__Texto selecionado__.
= = = =

Um dos últimos países a promover a abolição dos escravos. Porém, quantas obras
da literatura brasileira tratam deste drama?
Ao percorremos as páginas da novela
Oliver Twist de Charles Dickens, ou Germinal de Emile Zola ou Les misérables de
Victor Hugo, quanto de maestria e envolvimento tratando da miséria. É ... no
Brasil ... a miséria só veio a ocupar maior expressão fundamentalmente com
Euclides da Cunha, sua obra, Os Sertões, esta
inaugura na literatura uma verdade – como este país tem miseráveis!
Talvez fortes, mas miseráveis!
Ora, por que começar desta forma um
texto sobre festa, festa brasileira?
Para desde já defender a tese que o
caráter festeiro de sua população tem uma imediata relação com um povo que vai
se expressar muito mais através da oralidade do que propriamente pela veia
literária.
O Brasil se vê na festa. Ele se
revela na festa. Ele é festa. Querer entender este país sem o poder da festa é
inconcebível. Sua grande data é dada pelo carnaval; a data não vem da
independência (7/9) nem da proclamação da República (15/11) Suas relações são
pautadas pela musicalidade, pelo batuque. As relações são muito mais vivas
pelos encontros do que pelos escritos, pelos parágrafos. Cala mais fundo o
acorde, o desafio, a cantoria. As letras ... estas fiquem com os poetas, os
letrados, com aqueles que vêm de longe. São capazes de falar javanês. Viva Lima
Barreto!
A sociabilidade pautada nas músicas
ajuda muito na dor, no enfrentamento à dor.

= = = =

__Instruções__.
Dê continuidade ao texto sobre a festa brasileira, começando logo após a última frase.

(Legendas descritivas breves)
= = = =

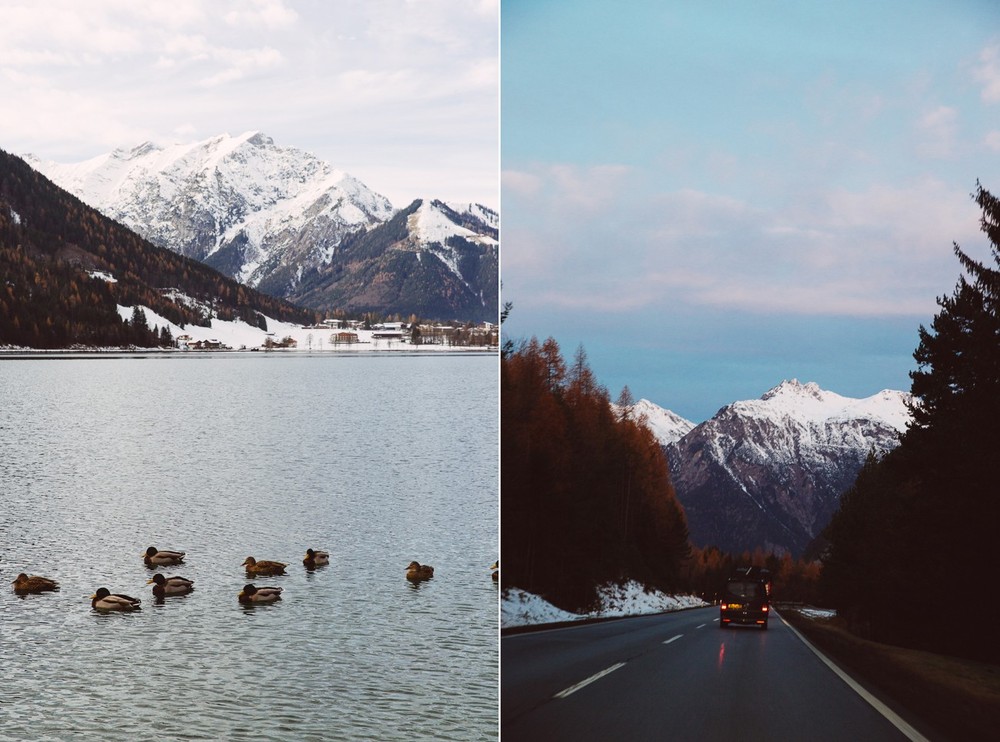 INNSBRUCK, AUSTRIA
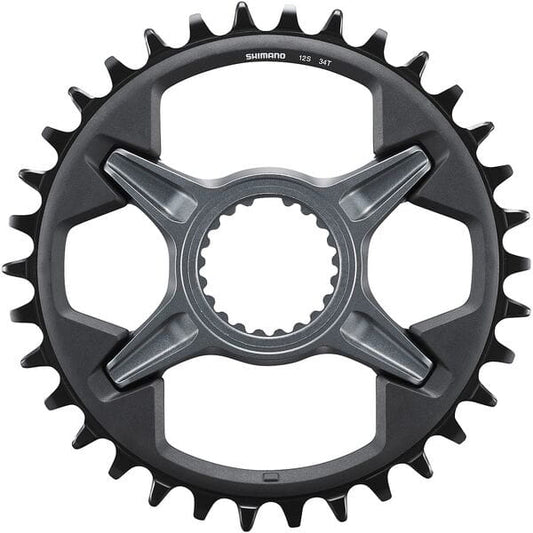 Shimano SM-CRM75 SLX 12spd M7100/20/30 1X DCE single chainring 34T
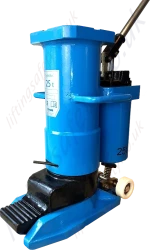 25t Hydrofor Hydraulic Jack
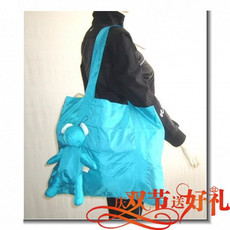 Сумка Я не Бенеттон Бенеттон медведь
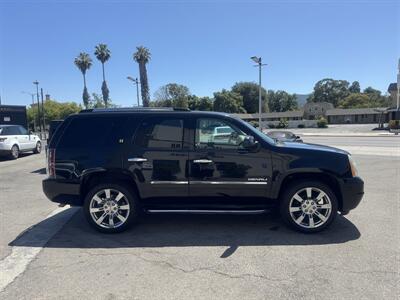 2013 GMC Yukon Denali Hybrid   - Photo 8 - Gilroy, CA 95020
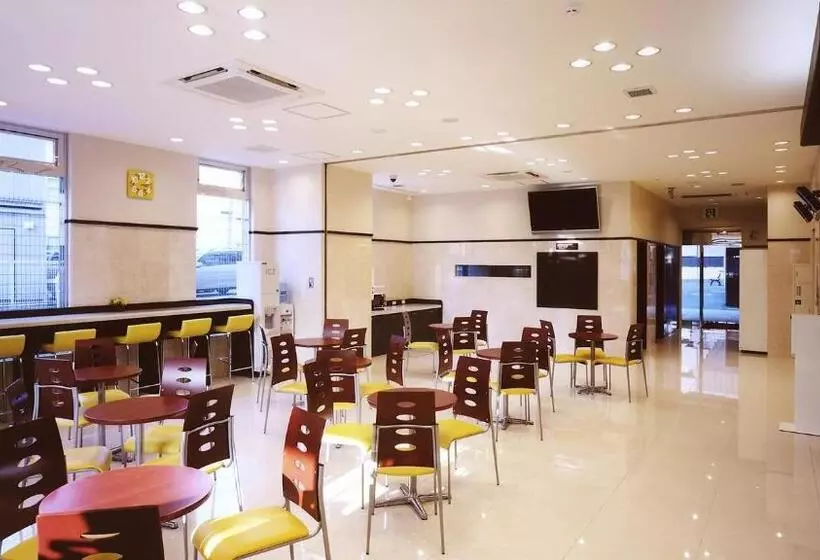 Hotel Toyoko Inn Tokyo Machida-eki Odakyu-sen Higashi-guchi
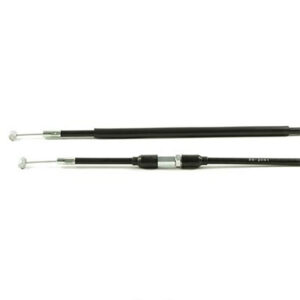 Suzuki 250 2T Clutch Cables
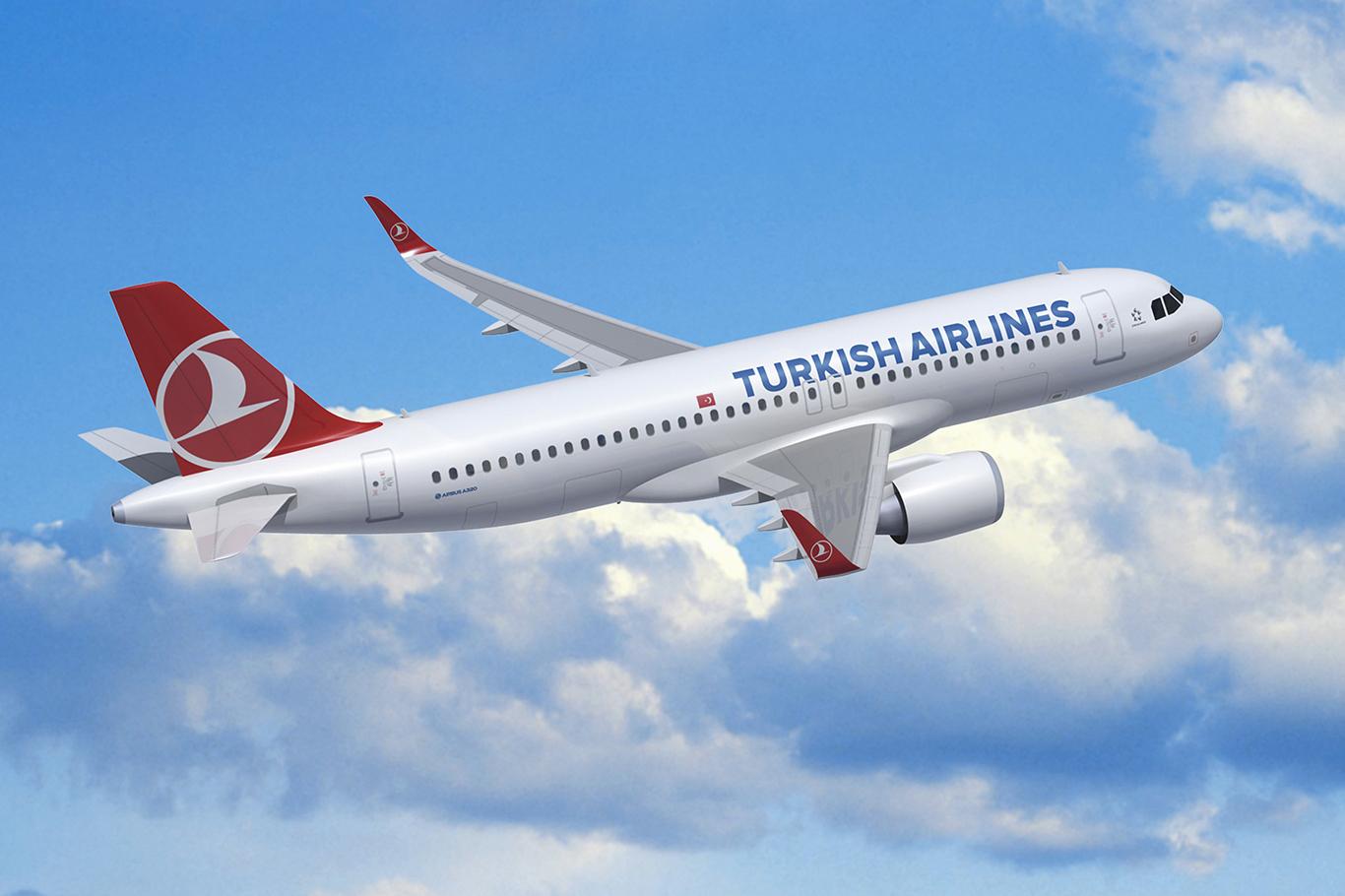 THY, Orta Doğu seferlerini iptal etti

= = = =

__Resultado da tarefa__.
A festa é mix, ela tem um lado
indígena. As festas são intrinsecamente associativas.
A festa é fé, são poucas, a rigor,
nenhuma das que se projetam no imaginário popular deixam de ter um aporte na
dimensão do sagrado. A festa no Brasil tem cheiro de além, e ela vai para mais
além!
A festa no Brasil educa. Ela cria
disciplina, ela cria hierarquia. Ela encanta. Ela descansa. Ele promove,
instiga o sentimento de pertencimento. Não sou só, pertenço a um grupo, a uma
família. Sou alguém, sou importante .... sou, sou, sou ... ao cantar, ao
entoar. Mas, curiosamente, ninguém assina a autoria. A música, a música que
todos entoam pertence a todos, talvez, em função de um lugar, ou uma outra
liderança, há nuances, trejeitos, mas não há autor. Nos rincões brasileiros e
respectivas festas não vigora o direito autoral. A festa não é para enriquecer
por fora, é para enriquecer por dentro. A festa não endinheira ninguém, mas
aquece!
·
Origem
Tendo por base um seriado intitulado
– História da música brasileira – promovido pelo Centro de produção editoriais
e culturais (CEPEC) [3],
temos que a música no Brasil é muito pouco documentada, embora seja algo
constitutivo de nossa identidade.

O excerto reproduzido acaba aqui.